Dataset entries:
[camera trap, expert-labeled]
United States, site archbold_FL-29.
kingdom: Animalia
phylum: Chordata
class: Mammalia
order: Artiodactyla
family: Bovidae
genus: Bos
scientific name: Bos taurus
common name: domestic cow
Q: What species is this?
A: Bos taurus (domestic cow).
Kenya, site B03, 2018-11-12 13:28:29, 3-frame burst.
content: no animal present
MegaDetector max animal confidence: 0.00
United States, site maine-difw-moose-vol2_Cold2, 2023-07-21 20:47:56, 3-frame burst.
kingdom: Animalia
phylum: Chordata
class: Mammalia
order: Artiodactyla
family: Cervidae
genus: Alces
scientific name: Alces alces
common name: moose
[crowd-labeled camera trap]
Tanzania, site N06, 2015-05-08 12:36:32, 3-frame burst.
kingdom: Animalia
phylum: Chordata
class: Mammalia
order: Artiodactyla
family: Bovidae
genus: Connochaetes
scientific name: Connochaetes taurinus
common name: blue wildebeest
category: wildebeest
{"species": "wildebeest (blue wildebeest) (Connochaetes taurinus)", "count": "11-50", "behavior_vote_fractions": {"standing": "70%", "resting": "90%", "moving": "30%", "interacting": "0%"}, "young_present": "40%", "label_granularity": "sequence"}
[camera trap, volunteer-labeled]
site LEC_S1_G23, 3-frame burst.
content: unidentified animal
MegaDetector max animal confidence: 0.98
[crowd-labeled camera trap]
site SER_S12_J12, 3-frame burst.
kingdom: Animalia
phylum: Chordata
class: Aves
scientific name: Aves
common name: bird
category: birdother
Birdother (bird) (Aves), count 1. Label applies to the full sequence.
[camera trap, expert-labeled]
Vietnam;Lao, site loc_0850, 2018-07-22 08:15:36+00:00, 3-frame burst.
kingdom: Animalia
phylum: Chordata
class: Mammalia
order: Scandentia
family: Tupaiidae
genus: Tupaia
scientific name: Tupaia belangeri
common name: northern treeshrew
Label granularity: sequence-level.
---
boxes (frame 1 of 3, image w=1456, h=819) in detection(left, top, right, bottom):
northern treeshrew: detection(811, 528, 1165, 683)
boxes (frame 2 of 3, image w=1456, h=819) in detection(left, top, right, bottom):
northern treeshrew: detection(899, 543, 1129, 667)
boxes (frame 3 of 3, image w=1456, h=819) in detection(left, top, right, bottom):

▶ [TRY IT]:
Transcribe each line of the data above, unaltered, from the one where "Q: What species is this?" appears to the one where "common name: moose" appears, inclusive of both.

▶ [SOLUTION]:
Q: What species is this?
A: Bos taurus (domestic cow).
Kenya, site B03, 2018-11-12 13:28:29, 3-frame burst.
content: no animal present
MegaDetector max animal confidence: 0.00
United States, site maine-difw-moose-vol2_Cold2, 2023-07-21 20:47:56, 3-frame burst.
kingdom: Animalia
phylum: Chordata
class: Mammalia
order: Artiodactyla
family: Cervidae
genus: Alces
scientific name: Alces alces
common name: moose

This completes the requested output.